I was so damn tired that I didn’t really care for the first few years of her life. However, now nearly seven years into the parenting game, it’s sort of starting to peeve me that my kid’s name is not the same as mine. She will write our little family’s name down on paper with colorful markers; her and her dad’s will be perfectly written and then she gets half-way through mine and sort of gives up. ‘Why do you not have the same last name as me, Momma?’ is a frequent question. I tell her ‘I’m a leader and follow no man!’ or ‘There is no law that says you must change your last name when you become married.’ or my favorite, ‘It’s old fashioned. I’m not old. Fashionable? Yes. Old? Not yet.’
However, at this juncture, with classroom contact sheets (with parents first & last names), over-the-top security checks for parents volunteers (with full names printed on laminated badges), signatures on e-mails, introductions at school, parents saving my name into their iPhone to arrange ‘Play Dates’, it is beginning to feel a little awkward.
I’m assuming that most parents/teachers at her school just assume I am her nanny, the babysitter, her older sister (haha, I’m flattering myself..), her dad’s mistress, whatever.
The most fun is the doctor’s office. I called to get an up-to-date vaccination record last week. I spoke to the nurse who informed me she’d leave it at the front desk. She indicated I’d need photo ID to receive the records. ‘Will my last name being different from Haydan’s pose a problem?’ I asked. ‘Hmmmmm. I will figure that one out! Don’t worry!’ Thankfully the nurse wrote on the envelope: ‘HAYDAN VACCINATION RECORD *Being picked up by mother-Ashley Alteman*’ My legal name to clearly not be mistaken!

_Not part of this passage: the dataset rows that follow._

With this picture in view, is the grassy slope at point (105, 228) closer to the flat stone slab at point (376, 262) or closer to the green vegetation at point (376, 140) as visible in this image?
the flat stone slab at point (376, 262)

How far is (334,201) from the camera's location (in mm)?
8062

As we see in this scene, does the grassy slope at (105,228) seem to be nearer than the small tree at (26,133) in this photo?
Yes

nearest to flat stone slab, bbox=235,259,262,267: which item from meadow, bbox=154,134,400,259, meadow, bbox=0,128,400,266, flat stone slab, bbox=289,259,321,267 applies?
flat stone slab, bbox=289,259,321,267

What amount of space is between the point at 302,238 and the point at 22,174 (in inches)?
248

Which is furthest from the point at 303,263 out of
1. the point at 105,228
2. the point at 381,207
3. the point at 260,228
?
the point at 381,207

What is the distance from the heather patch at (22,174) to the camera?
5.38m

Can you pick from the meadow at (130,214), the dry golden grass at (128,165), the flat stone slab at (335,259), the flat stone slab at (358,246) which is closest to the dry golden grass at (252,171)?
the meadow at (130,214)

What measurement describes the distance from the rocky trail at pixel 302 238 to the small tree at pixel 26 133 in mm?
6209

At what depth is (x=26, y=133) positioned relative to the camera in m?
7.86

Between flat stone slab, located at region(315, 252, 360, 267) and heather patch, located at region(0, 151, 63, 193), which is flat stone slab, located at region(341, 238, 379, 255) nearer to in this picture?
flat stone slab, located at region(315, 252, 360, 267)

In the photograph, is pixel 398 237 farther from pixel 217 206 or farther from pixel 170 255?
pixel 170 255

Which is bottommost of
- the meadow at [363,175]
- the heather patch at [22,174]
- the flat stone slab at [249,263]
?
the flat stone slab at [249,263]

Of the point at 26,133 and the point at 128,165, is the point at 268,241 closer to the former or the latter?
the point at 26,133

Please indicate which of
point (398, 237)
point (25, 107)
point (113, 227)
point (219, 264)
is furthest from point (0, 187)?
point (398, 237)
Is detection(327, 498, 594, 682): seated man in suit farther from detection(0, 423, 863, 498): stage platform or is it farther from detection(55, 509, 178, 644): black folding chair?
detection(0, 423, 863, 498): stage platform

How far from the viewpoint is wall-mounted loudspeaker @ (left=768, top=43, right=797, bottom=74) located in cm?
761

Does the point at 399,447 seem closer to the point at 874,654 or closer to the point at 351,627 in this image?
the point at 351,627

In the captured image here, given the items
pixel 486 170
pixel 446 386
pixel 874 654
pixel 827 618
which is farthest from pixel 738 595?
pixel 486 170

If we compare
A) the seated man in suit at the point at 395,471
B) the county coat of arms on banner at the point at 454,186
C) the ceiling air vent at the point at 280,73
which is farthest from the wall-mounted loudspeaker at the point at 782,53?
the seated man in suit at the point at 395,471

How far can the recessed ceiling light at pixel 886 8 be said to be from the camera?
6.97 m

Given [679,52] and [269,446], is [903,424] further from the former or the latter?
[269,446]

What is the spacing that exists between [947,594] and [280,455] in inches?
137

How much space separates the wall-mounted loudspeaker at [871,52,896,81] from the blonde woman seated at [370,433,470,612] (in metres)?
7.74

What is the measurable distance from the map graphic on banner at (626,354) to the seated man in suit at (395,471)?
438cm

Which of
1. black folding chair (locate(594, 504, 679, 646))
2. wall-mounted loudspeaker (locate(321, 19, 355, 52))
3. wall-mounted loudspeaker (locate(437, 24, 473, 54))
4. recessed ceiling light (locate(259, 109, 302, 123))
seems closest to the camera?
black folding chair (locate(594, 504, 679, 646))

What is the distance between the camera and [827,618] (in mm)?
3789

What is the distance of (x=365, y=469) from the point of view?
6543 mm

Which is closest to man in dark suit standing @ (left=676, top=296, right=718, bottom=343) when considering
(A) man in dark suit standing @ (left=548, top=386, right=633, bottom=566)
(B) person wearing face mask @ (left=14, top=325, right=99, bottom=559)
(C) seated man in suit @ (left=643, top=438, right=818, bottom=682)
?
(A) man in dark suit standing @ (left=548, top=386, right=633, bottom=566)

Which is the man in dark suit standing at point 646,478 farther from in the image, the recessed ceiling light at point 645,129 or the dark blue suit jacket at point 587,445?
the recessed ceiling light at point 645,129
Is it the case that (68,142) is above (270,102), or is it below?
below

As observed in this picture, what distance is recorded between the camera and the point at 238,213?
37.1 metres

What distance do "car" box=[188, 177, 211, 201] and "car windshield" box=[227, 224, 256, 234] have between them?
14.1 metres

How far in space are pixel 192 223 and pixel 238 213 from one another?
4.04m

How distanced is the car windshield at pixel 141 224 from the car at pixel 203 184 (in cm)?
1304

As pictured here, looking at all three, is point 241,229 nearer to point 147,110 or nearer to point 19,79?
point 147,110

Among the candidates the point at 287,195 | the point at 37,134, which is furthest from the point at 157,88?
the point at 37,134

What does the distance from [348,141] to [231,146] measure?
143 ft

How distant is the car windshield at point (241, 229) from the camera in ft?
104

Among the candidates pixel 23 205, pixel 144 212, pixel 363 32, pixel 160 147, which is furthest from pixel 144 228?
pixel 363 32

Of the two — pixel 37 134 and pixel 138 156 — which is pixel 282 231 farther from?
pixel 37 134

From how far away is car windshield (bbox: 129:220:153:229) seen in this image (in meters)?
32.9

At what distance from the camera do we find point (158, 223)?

I starred at that envelope for quite some time. It really bothered me. It’s so stupid—-it’s JUST A NAME!! However, I baked that little human in my womb for a long ass time and while she may have my eyes and my killer sense of humor, we do not share the same last name..and it bugs me.
My Permanent Resident card expires in 2016. As much as I want to continue to linger in my feminist ways, it’s a name that binds the three of us together….until some man takes her away from me and steals her last name from her—-unless she takes my lead, or becomes a lesbian.
Regardless, I have downloaded the forms to become a U.S. Citizen. I’m sure that process will be complicated enough (Just the test portion alone is frightening—presidents, wars, branches of government, everything I’m sure I learned/forgot in high school.), but I’m beginning to think that I might just take that extra step and make my legal name the same as my family’s. The family my husband and I created, not the one my parents did.
A small flashback as Smash as a ‘model high school student’
It will be painful to relinquish ‘Alteman’ for many reasons, primarily ones that involve dealing with INS, the DMV, and renouncing my ‘loyalty to Canada’ (as the pamphlet says)…but it’s time. I can’t keep up the facade as a Russian mail order bride for much longer. I’m awful with accents and I don’t think I’m fooling anyone…
INS….HERE I COME!!! I wonder if I can change my legal name to Smash while I’m there?